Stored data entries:
• • • • •

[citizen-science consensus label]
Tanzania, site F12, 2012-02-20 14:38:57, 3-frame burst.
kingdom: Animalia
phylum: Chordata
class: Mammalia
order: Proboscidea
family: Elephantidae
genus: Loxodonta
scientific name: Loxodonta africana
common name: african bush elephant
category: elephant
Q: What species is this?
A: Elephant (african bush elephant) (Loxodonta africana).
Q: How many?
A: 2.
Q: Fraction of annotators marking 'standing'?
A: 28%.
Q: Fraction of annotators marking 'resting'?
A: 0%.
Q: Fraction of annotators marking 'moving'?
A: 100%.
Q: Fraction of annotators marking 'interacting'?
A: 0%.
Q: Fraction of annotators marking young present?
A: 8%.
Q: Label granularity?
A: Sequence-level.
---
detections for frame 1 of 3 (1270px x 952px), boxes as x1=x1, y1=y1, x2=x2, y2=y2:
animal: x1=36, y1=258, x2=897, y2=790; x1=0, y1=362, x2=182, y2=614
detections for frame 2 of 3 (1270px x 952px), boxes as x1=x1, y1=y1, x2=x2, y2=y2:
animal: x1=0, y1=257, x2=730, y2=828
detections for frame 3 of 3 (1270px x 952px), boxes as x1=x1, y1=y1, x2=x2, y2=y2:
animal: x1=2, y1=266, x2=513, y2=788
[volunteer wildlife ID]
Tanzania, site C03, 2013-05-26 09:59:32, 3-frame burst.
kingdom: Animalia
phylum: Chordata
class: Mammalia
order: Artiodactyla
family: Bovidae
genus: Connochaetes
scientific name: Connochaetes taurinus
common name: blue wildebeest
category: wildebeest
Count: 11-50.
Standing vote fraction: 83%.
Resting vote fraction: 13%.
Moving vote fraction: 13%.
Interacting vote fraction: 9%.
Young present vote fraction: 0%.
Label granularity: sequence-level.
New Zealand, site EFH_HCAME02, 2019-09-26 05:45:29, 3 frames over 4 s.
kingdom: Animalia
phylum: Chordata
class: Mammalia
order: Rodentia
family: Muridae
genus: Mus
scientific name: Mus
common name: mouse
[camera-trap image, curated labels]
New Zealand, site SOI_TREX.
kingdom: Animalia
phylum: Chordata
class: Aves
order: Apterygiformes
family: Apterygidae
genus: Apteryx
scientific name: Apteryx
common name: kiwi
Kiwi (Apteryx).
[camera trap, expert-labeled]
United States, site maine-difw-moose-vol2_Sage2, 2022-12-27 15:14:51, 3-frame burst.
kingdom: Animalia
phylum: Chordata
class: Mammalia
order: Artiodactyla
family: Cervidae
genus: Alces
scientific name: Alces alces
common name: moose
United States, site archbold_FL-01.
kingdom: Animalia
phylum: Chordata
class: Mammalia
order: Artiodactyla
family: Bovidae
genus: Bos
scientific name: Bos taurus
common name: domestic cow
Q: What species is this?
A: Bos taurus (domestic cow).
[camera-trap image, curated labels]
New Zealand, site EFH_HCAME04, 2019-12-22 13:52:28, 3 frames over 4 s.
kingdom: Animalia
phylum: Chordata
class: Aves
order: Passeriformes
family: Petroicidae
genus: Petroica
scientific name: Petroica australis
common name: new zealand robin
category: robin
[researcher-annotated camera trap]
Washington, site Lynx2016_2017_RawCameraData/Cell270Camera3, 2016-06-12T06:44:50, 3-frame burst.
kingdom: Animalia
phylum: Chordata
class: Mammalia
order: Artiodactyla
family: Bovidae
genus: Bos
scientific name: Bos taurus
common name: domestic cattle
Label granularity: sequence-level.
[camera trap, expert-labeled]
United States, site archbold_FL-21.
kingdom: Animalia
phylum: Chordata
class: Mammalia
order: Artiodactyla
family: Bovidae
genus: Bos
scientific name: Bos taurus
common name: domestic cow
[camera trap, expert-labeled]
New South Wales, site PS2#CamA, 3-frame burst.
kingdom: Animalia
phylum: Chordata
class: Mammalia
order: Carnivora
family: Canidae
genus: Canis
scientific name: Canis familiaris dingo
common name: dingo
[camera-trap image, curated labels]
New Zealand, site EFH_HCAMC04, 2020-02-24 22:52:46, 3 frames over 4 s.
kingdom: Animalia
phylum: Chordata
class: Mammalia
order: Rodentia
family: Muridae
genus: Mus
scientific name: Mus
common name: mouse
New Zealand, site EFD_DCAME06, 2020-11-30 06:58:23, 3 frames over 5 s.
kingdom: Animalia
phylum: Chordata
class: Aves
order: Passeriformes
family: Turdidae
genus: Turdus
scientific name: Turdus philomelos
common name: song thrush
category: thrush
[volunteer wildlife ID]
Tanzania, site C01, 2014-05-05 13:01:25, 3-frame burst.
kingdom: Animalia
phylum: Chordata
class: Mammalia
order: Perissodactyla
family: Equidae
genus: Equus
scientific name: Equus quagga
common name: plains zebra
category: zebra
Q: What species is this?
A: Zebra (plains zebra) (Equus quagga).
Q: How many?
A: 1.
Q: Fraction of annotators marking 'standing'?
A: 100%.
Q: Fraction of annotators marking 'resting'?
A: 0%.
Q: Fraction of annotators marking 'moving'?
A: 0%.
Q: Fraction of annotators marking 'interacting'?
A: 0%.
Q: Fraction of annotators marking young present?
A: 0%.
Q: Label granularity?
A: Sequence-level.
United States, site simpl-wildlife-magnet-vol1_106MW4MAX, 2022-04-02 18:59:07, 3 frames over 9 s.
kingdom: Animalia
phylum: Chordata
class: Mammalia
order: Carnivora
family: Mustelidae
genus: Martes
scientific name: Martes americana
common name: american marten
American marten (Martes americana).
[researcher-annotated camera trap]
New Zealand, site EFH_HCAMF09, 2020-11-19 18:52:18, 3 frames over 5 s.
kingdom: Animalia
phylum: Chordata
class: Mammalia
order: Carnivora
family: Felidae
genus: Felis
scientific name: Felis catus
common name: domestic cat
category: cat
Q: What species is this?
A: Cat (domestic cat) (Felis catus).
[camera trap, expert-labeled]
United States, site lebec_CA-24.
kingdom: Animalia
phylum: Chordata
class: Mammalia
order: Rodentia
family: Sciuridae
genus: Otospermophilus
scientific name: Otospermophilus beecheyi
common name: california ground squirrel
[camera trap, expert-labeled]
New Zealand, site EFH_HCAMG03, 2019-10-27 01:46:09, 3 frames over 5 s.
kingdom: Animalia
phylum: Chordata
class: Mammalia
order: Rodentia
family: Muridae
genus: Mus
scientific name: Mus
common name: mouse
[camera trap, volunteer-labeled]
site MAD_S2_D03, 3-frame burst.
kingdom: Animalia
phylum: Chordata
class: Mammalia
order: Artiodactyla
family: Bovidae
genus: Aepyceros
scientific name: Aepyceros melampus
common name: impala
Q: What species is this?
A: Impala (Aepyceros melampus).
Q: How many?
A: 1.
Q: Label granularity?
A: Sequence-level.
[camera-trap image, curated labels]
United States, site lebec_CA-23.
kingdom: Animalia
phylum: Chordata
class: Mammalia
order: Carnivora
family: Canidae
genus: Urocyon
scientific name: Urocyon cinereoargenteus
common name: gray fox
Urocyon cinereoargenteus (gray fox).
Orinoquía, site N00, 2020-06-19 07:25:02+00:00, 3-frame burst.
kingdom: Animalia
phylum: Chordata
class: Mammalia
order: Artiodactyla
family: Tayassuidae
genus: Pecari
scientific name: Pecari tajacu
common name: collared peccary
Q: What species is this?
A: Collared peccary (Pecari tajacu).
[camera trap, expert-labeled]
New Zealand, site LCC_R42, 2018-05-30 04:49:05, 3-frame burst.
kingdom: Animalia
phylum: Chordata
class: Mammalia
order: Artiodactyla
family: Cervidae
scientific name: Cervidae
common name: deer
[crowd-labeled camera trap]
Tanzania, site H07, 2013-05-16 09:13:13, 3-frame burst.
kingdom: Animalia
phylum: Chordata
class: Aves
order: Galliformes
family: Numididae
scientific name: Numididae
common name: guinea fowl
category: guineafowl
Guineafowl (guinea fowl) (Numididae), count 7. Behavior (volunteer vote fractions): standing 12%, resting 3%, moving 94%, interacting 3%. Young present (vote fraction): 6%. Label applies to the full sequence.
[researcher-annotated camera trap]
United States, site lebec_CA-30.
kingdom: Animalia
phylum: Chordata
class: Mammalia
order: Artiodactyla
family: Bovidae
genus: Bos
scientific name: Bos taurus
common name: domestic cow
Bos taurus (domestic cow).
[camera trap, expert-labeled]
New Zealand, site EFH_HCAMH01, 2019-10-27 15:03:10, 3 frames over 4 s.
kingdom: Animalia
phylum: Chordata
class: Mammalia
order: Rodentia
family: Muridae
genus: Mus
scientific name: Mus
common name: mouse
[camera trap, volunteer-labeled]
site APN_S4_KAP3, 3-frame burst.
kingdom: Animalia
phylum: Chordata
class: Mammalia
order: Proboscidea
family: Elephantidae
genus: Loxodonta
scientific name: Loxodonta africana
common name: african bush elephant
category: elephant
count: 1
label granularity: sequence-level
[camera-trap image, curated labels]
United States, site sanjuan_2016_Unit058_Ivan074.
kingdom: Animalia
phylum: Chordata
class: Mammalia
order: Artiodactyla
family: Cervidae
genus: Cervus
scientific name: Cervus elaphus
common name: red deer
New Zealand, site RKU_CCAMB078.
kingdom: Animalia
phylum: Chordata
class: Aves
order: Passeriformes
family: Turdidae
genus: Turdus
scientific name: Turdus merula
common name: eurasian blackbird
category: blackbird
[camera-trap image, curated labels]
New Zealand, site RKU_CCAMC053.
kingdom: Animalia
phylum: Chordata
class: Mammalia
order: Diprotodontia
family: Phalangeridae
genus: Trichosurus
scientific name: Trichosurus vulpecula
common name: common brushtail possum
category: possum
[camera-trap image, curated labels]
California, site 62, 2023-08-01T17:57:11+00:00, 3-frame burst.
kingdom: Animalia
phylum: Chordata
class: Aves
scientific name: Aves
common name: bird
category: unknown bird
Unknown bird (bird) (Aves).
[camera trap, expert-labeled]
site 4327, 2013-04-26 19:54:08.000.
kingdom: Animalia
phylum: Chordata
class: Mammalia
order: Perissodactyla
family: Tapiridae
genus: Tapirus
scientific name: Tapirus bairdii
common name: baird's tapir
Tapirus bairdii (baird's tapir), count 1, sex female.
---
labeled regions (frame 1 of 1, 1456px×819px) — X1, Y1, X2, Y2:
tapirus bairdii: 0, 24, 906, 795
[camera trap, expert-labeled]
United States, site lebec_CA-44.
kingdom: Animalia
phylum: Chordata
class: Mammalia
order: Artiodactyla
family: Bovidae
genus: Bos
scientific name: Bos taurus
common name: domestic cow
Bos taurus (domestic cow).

• • • • •

→ How to complete this task:
Return only the part of the records above that opens with the line containing "common name: song thrush" and closes with the line containing "family: Sciuridae", ends included.

→ Solution to this task:
common name: song thrush
category: thrush
[volunteer wildlife ID]
Tanzania, site C01, 2014-05-05 13:01:25, 3-frame burst.
kingdom: Animalia
phylum: Chordata
class: Mammalia
order: Perissodactyla
family: Equidae
genus: Equus
scientific name: Equus quagga
common name: plains zebra
category: zebra
Q: What species is this?
A: Zebra (plains zebra) (Equus quagga).
Q: How many?
A: 1.
Q: Fraction of annotators marking 'standing'?
A: 100%.
Q: Fraction of annotators marking 'resting'?
A: 0%.
Q: Fraction of annotators marking 'moving'?
A: 0%.
Q: Fraction of annotators marking 'interacting'?
A: 0%.
Q: Fraction of annotators marking young present?
A: 0%.
Q: Label granularity?
A: Sequence-level.
United States, site simpl-wildlife-magnet-vol1_106MW4MAX, 2022-04-02 18:59:07, 3 frames over 9 s.
kingdom: Animalia
phylum: Chordata
class: Mammalia
order: Carnivora
family: Mustelidae
genus: Martes
scientific name: Martes americana
common name: american marten
American marten (Martes americana).
[researcher-annotated camera trap]
New Zealand, site EFH_HCAMF09, 2020-11-19 18:52:18, 3 frames over 5 s.
kingdom: Animalia
phylum: Chordata
class: Mammalia
order: Carnivora
family: Felidae
genus: Felis
scientific name: Felis catus
common name: domestic cat
category: cat
Q: What species is this?
A: Cat (domestic cat) (Felis catus).
[camera trap, expert-labeled]
United States, site lebec_CA-24.
kingdom: Animalia
phylum: Chordata
class: Mammalia
order: Rodentia
family: Sciuridae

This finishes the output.